Texte extrait
┄┄┄┄┄┄

Editorial de Éric Gibert, Président de la FFR
« LE RADICALISME ACADÉMIQUE N’EST QU’UNE FORME SOPHISTIQUÉE DE LA BÊTISE »
Cette phrase est extraite d’un livre très intéressant récemment publié par la sociologue Nathalie Heinich : « Ce que le militantisme fait à la recherche », à propos de l’irruption des idées sociétales du moment présent dans les travaux de recherches universitaires. Ses analyses s’appliquent aussi à notre métier.
Il faut également lire le livre d’Ariane Chemin et de Marie-France Etchegoin « Raoult. Une folie française ». Il détaille avec rigueur ce glissement d’un vrai travail de professionnel vers l’impossibilité de remettre en question ses propres réflexions.
C’est un brillant résumé de pratiques médicales intelligentes mais dévoyées par des considérations politiques et des ego de tous bords qui déversent péremptoirement leurs opinions sur l’ensemble des chaînes et notamment celles d’information continue.
La communauté scientifique internationale a agi en pleine découverte de ce virus et ses activités de recherche ont permis de trouver des solutions thérapeutiques, d’en éliminer d’autres dans des délais incroyables qui ont interrogé, du fait de leur rapidité, la population mondiale.
Les pseudo-débats ont empoisonné la réflexion intellectuelle sur cette pandémie qui pour la première fois a concerné simultanément le monde entier.
La science et ses missions intellectuelles ont subi des attaques constantes qui ont alimenté les populismes les plus régressifs, incapables de comprendre ce monde en mouvement dans lequel nous vivons.
Parlons de cette incapacité à intégrer le concept : « corrélation n’est pas causalité » par exemple : « En France, 60 % des morts ont lieu à l’hôpital, donc l’hôpital est dangereux » ou « des chercheurs ont montré une corrélation forte entre la consommation de chocolat par habitant et le nombre de prix Nobel obtenus » et combien d'autres !
Tant de procès d’intention sans recul réflexif ont été infligés à la population française perdue entre les difficultés induites par notre manque de préparation, une administration qui a freiné les initiatives, des politiques de tout bord parlant doctement de médecine, elle a aussi découvert qu’une partie de la communauté médicale fut incapable de suivre et de respecter ses propres principes. Beaucoup ont utilisé leur notoriété pour faire passer leurs opinions philosophiques, sociales et politiques sur la santé. Beaucoup sont sortis du bois et nous saurons maintenant qui peut être encore digne d’écoute et de respect.

┄┄┄┄┄┄

Données ci-dessous
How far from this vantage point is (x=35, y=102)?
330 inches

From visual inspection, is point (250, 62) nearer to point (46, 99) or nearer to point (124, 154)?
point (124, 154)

┄┄┄┄┄┄

Travail à faire
**a.** D'après l'éditorial, quelle sociologue a écrit le livre « Ce que le militantisme fait à la recherche » ?
**b.** Recopiez un passage de l'éditorial : commencez aux mots qui contiennent « Tant de procès » et arrêtez-vous après « et de respect. ».

Réponses successives
**a.** Nathalie Heinich.

**b.**
Tant de procès d’intention sans recul réflexif ont été infligés à la population française perdue entre les difficultés induites par notre manque de préparation, une administration qui a freiné les initiatives, des politiques de tout bord parlant doctement de médecine, elle a aussi découvert qu’une partie de la communauté médicale fut incapable de suivre et de respecter ses propres principes. Beaucoup ont utilisé leur notoriété pour faire passer leurs opinions philosophiques, sociales et politiques sur la santé. Beaucoup sont sortis du bois et nous saurons maintenant qui peut être encore digne d’écoute et de respect.